Monday, November 23, 2009

Dollar Weakens on Speculation Fed to Maintain Stimulus Measures

By Matthew Brown and Ron Harui


Nov. 23 (Bloomberg) -- The dollar fell for the first time in three days against the euro on speculation the Federal Reserve will keep its stimulus measures in place and ensure interest rates remain low.

The U.S. currency slid against 15 of its 16 major counterparts after Fed Bank of St. Louis President James Bullard said in New York yesterday that he supported extending the central bank’s purchases of mortgage-backed securities beyond the first quarter of next year. The yen weakened as commodities and stocks advanced, boosting demand for higher-yielding assets such as the South African rand.

“The central bank language at the moment is still pretty dovish and that’s making riskier assets more attractive than the dollar into the end of the year,” said Mark O’Sullivan, director of dealing in London at Currencies Direct Ltd.

The dollar weakened to $1.4965 per euro as of 8:05 a.m. in London, from $1.4862 in New York last week. The yen depreciated to 132.84 versus the euro, from 132.09, and was at 88.77 per dollar, from 88.88. The South African rand was the biggest gainer versus the dollar, strengthening 1.3 percent to 7.5124.

The Dollar Index, which Intercontinental Exchange Inc. uses to track the greenback against the currencies of six major U.S. trading partners, declined 0.7 percent to 75.101. It slid to 74.679 on Nov. 16, the lowest level since August 2008.

Fed’s Bullard

U.S. policy makers repeated on Nov. 4 that they will complete the Fed’s planned $1.25 trillion in purchases of mortgage securities by March and said they will buy $175 billion of agency debt, down from a previous maximum of $200 billion. They kept their benchmark rate in a range of zero to 0.25 percent and repeated borrowing costs will stay low for an “extended period.”

In his speech, Bullard said “unemployment is high, and labor markets are lagging,” while repeating his view that economic recovery in the U.S. has started.

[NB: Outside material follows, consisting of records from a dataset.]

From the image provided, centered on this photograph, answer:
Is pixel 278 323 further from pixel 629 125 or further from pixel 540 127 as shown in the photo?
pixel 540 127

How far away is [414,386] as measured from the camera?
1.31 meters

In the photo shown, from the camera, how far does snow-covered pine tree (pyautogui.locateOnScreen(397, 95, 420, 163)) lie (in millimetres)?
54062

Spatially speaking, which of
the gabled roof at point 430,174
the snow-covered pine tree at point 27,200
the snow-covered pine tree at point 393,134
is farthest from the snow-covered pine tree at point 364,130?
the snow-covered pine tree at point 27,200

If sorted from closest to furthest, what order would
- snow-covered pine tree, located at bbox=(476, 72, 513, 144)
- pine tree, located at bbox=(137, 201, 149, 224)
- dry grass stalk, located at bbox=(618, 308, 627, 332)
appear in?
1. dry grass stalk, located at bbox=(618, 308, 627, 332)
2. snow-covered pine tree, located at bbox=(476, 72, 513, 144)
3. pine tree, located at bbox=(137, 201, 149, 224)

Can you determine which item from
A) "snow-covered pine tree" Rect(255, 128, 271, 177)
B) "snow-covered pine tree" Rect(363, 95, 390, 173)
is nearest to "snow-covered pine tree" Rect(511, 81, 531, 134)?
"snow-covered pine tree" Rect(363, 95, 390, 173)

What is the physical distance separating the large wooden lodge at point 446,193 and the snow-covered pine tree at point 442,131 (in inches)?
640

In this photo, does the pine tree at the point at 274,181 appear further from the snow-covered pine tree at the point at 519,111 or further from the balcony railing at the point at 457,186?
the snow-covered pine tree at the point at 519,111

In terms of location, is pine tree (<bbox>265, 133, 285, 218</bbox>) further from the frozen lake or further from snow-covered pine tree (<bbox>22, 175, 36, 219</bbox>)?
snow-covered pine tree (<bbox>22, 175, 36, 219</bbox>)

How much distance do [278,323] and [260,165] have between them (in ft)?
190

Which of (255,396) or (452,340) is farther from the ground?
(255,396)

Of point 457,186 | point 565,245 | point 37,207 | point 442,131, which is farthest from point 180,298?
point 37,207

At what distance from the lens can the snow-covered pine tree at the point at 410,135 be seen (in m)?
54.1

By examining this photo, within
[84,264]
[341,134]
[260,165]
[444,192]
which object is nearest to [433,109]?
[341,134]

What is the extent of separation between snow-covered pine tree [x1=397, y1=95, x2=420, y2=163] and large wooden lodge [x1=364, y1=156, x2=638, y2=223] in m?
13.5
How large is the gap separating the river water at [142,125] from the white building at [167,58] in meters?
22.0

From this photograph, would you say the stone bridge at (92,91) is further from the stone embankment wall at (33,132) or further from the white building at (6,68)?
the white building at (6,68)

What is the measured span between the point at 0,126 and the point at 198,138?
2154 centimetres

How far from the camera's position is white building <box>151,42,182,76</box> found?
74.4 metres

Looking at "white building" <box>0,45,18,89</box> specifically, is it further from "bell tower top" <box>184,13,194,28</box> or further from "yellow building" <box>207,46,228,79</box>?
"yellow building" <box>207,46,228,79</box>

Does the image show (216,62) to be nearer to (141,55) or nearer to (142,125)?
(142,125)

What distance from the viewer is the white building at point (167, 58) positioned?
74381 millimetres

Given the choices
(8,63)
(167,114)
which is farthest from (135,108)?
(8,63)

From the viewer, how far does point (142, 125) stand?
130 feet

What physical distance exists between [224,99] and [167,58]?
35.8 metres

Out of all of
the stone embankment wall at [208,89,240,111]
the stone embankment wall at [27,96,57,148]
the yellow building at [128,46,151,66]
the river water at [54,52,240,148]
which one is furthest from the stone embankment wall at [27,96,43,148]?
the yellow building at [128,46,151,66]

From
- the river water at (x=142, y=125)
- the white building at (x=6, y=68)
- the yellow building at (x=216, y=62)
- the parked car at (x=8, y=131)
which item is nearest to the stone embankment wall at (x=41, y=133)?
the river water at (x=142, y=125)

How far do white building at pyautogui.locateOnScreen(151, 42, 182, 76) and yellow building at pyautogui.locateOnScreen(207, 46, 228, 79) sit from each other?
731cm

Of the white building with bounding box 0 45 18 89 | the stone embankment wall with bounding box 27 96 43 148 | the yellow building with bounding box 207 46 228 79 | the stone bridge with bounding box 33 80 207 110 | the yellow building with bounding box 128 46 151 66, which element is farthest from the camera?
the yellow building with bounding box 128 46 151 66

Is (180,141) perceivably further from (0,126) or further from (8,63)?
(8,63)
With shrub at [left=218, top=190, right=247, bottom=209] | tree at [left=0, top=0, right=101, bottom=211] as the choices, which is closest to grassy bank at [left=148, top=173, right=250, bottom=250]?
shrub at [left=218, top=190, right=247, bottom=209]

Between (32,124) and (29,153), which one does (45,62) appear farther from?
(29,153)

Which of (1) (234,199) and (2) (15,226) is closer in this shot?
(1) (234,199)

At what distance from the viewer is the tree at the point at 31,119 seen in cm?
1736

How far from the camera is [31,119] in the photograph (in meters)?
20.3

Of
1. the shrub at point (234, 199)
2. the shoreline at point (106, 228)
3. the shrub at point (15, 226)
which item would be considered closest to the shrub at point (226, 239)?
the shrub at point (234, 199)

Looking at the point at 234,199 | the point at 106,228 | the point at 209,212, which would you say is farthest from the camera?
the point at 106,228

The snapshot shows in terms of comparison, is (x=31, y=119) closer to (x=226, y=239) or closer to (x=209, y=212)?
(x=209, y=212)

Futures contracts on the Chicago Board of Trade on Nov. 20 showed a 32 percent chance the Fed raise rates by June, down from 68 percent odds a month ago.

The yen and dollar also declined as gold climbed to a record and shares advanced for the first time in three days. Bullion for immediate delivery rose as much as 1.5 percent to $1,167.88 an ounce, and the MSCI World Index gained 0.9 percent.

Benchmark interest rates are as low as zero in the U.S. and 0.1 percent in Japan, compared with 3.5 percent in Australia, attracting investors to the South Pacific nation’s higher- yielding assets.

Futures traders decreased bets the euro will strengthen against the dollar, figures from the Washington-based Commodity Futures Trading Commission showed on Nov. 20.

The difference in the number of wagers by hedge funds and other large speculators on an advance in the euro compared with those on a drop -- so-called net longs -- was 11,956 on Nov. 17, compared with 25,173 a week earlier.